Re: [PATCH v4 11/12] KVM: x86/svm/pmu: Add AMD PerfMonV2 support

From: Like Xu <like.xu.linux@gmail.com>
To: Sean Christopherson <seanjc@google.com>
Cc: Paolo Bonzini <pbonzini@redhat.com>,
	kvm@vger.kernel.org, linux-kernel@vger.kernel.org,
	Sandipan Das <sandipan.das@amd.com>
Subject: Re: [PATCH v4 11/12] KVM: x86/svm/pmu: Add AMD PerfMonV2 support
Date: Mon, 10 Apr 2023 19:34:12 +0800	[thread overview]
Message-ID: <dd7fa8c8-a141-d036-d3e2-826f90eb97a9@gmail.com> (raw)
In-Reply-To: <ZDAsaXvx85x+n71S@google.com>

On 7/4/2023 10:44 pm, Sean Christopherson wrote:
> On Fri, Apr 07, 2023, Like Xu wrote:
>> On 7/4/2023 9:35 am, Sean Christopherson wrote:
>>> On Tue, Feb 14, 2023, Like Xu wrote:
>>>> +	case MSR_AMD64_PERF_CNTR_GLOBAL_STATUS:
>>>> +		if (!msr_info->host_initiated)
>>>> +			return 0; /* Writes are ignored */
>>>
>>> Where is the "writes ignored" behavior documented?  I can't find anything in the
>>> APM that defines write behavior.
>>
>> KVM would follow the real hardware behavior once specifications stay silent
>> on details or secret.
> 
> So is that a "this isn't actually documented anywhere" answer?  It's not your
> responsibility to get AMD to document their CPUs, but I want to clearly document
> when KVM's behavior is based solely off of observed hardware behavior, versus an
> actual specification.

Indeed, you draw a clearer line than APM or PPR.

Spec-defined:

	RO: Read-only. Readable; writes are ignored (Per PPR "AccessType Definitions")
	WO: Writable. Reads are undefined. (Per PPR "AccessType Definitions")

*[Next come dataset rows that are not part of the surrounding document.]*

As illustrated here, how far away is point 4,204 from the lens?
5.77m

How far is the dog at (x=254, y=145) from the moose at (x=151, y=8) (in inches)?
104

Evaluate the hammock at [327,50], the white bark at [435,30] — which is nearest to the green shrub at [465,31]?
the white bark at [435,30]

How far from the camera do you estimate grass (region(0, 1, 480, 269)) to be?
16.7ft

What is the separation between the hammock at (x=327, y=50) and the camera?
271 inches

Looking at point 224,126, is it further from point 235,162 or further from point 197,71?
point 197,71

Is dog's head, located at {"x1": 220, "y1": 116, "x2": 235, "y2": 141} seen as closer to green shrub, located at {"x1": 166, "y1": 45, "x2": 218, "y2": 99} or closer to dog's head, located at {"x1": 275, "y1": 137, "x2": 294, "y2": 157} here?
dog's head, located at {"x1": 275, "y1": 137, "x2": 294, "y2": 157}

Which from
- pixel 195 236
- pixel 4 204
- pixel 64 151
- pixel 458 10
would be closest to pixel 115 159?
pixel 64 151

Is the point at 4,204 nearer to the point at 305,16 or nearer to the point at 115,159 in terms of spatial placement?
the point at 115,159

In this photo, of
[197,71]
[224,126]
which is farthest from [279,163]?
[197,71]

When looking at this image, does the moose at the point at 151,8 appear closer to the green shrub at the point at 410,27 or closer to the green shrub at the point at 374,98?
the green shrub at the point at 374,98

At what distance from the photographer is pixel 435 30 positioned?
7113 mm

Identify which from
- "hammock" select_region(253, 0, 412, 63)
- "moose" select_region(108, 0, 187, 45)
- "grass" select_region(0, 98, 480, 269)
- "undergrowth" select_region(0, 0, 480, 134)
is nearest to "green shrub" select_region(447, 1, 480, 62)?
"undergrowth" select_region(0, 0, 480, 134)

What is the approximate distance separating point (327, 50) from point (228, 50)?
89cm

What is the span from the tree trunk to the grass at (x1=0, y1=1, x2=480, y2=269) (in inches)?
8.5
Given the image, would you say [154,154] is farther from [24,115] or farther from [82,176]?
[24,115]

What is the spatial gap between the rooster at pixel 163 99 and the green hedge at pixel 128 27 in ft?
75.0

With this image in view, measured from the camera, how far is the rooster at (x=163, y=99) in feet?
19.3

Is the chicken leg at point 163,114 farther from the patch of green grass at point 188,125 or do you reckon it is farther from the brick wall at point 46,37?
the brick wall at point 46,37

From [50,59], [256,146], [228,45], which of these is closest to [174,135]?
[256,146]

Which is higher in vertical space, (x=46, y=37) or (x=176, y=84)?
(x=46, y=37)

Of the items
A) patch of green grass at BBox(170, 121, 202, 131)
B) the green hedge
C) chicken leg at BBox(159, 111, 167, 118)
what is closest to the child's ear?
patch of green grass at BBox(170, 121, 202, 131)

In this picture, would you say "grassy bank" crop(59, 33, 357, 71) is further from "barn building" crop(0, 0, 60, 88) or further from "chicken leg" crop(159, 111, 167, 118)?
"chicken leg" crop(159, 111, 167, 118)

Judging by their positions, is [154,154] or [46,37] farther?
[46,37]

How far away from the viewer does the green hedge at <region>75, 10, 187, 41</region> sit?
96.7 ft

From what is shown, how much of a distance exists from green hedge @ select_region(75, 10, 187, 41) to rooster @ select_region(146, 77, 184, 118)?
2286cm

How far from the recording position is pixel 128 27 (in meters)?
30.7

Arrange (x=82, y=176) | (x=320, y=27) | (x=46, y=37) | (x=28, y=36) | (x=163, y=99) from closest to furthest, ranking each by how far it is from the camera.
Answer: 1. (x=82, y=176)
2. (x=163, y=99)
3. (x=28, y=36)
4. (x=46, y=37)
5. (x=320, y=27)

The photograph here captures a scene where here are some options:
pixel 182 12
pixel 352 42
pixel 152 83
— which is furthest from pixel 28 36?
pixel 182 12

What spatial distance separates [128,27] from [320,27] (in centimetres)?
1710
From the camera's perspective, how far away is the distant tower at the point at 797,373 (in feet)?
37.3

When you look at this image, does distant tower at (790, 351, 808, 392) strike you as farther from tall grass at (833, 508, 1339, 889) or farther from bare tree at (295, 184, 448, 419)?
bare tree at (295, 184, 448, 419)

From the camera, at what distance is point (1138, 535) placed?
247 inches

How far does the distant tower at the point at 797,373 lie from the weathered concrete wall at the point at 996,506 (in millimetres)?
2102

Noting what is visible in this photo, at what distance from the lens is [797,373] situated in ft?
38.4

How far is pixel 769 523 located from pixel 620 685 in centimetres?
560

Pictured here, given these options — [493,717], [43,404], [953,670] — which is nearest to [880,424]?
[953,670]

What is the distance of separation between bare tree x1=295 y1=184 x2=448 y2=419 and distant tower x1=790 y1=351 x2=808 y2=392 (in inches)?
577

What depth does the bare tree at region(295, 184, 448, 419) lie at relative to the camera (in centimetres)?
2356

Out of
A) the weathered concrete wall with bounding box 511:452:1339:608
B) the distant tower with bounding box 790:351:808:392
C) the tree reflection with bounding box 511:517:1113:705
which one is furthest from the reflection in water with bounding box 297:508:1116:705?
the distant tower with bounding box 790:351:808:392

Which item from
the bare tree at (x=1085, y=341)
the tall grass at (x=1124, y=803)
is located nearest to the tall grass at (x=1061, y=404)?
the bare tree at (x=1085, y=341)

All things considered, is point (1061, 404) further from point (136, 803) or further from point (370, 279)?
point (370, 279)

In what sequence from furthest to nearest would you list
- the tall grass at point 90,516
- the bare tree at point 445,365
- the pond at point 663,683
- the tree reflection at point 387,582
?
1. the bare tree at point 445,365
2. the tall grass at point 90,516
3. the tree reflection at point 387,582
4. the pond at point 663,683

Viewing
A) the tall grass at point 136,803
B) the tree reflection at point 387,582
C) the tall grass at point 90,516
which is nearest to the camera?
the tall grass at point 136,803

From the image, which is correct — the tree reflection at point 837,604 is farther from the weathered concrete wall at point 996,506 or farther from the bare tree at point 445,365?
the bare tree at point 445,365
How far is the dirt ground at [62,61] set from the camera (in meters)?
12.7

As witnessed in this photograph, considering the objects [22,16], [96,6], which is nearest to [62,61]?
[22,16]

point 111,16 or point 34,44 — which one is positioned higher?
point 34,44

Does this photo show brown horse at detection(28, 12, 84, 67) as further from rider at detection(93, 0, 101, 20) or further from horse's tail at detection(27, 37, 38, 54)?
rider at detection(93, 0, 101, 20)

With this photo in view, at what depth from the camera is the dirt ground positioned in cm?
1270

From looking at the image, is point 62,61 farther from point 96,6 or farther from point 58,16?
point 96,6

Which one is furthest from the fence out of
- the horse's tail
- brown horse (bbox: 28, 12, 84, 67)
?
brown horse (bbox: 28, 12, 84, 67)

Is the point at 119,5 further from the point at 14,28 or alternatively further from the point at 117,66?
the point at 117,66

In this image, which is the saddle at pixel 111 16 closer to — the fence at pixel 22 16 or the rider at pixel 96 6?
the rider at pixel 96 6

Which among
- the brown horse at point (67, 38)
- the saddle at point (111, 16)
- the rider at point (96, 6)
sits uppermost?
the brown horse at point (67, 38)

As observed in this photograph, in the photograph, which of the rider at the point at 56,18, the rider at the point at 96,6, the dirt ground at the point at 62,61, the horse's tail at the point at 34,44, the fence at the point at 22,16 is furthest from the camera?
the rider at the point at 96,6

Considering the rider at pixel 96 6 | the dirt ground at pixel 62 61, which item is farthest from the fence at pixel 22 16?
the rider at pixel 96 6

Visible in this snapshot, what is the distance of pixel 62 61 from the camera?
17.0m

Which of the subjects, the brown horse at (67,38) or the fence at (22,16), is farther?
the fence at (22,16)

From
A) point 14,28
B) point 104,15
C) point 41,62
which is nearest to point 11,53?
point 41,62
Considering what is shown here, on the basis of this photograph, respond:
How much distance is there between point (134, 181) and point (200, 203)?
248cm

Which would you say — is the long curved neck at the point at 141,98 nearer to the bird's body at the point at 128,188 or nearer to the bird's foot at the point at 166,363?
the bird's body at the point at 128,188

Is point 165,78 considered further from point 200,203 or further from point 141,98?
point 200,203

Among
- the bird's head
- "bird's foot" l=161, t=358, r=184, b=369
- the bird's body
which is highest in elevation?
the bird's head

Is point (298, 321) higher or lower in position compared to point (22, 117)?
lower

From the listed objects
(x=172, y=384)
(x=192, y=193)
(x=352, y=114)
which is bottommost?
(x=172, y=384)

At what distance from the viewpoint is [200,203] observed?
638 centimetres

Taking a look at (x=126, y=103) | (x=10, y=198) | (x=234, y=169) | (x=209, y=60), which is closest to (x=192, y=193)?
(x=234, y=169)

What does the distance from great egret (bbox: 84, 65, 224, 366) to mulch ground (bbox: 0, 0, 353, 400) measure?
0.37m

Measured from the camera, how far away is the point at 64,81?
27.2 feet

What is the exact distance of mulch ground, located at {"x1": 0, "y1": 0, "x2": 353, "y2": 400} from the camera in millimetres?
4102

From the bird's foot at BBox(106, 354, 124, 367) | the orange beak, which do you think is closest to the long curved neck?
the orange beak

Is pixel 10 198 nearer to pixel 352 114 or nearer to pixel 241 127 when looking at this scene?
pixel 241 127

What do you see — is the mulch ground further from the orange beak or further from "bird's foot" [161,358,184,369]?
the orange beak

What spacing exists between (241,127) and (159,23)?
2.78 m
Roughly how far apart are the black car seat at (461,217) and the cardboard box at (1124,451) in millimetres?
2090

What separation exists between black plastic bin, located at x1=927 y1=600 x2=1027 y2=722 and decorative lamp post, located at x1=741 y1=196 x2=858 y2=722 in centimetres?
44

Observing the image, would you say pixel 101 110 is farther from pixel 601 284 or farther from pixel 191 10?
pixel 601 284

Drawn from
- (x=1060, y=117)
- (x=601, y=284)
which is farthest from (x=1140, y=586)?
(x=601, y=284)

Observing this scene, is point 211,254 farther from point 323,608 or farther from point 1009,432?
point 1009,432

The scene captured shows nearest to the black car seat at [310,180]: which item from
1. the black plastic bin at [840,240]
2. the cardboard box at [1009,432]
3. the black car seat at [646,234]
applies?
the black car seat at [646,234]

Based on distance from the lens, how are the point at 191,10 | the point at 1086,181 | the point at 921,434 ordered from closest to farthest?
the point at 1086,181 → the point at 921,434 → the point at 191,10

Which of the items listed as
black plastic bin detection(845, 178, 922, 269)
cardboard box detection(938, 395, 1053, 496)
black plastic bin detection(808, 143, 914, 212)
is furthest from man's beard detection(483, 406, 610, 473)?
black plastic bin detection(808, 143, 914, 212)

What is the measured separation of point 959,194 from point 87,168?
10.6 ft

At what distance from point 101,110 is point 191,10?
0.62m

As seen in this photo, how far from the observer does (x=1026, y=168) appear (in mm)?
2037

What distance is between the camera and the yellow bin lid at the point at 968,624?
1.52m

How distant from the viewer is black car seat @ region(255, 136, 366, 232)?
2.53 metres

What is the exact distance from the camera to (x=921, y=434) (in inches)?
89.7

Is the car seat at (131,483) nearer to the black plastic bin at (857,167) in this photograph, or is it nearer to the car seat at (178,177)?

And vPMU will refer to real HW observations for the (hidden) undefined behaviour.
More comments in the new version may help. Please check.

> 
>> How about this:
>>
>> 	/*
>> 	 * Note, AMD ignores writes to reserved bits and read-only PMU MSRs,
>> 	 * whereas Intel generates #GP on attempts to write reserved/RO MSRs.
>> 	 */
> 
> Looks good.
> 
>>>> +		pmu->nr_arch_gp_counters = min_t(unsigned int,
>>>> +						 ebx.split.num_core_pmc,
>>>> +						 kvm_pmu_cap.num_counters_gp);
>>>> +	} else if (guest_cpuid_has(vcpu, X86_FEATURE_PERFCTR_CORE)) {
>>>>    		pmu->nr_arch_gp_counters = AMD64_NUM_COUNTERS_CORE;
>>>
>>> This needs to be sanitized, no?  E.g. if KVM only has access to 4 counters, but
>>> userspace sets X86_FEATURE_PERFCTR_CORE anyways.  Hrm, unless I'm missing something,
>>> that's a pre-existing bug.
>>
>> Now your point is that if a user space more capbility than KVM can support,
>> KVM should constrain it.
>> Your previous preference was that the user space can set capbilities that
>> evene if KVM doesn't support as long as it doesn't break KVM and host and the
>> guest will eat its own.
> 
> Letting userspace define a "bad" configuration is perfectly ok, but KVM needs to
> be careful not to endanger itself by consuming the bad state.  A good example is
> the handling of nested SVM features in svm_vcpu_after_set_cpuid().  KVM lets
> userspace define anything and everything, but KVM only actually tries to utilize
> a feature if the feature is actually supported in hardware.
> 
> In this case, it's not clear to me that putting a bogus value into "nr_arch_gp_counters"
> is safe (for KVM).  And AIUI, the guest can't actually use more than
> kvm_pmu_cap.num_counters_gp counters, i.e. KVM isn't arbitrarily restricting the
> setup.

AFAI,  when a guest has more counters (N) than the host (M), and they are all 
enabled,
thus KVM will create an equal number (N) of perf_events, and these events will 
occupy
real hardware counters (M) in the host perf scheduler subsystem in a round robin 
way.

 From the point of view of a vCPU, its virtual counters can only occupy the hardware
part of the time slice to count for guest payload, which affects the accuracy. 
However,
from the host security point of view, too many counters will only result in too many
perf_events created by KVM, which is a normal usage for the perf subsystem, called
perf counter multiplexing. It seems to be safe (using perf API for KVM).

But considering that scheduling too many perf_events is also a performance overhead,
it can also be seen as a performance attack on the scheduling of vCPU processes 
on host.

Back to the diff itself, code for intel_pmu does a similar sanity check, thus 
here we just
let AMD_PMU follow the same decision pattern. Please refer to the latest version.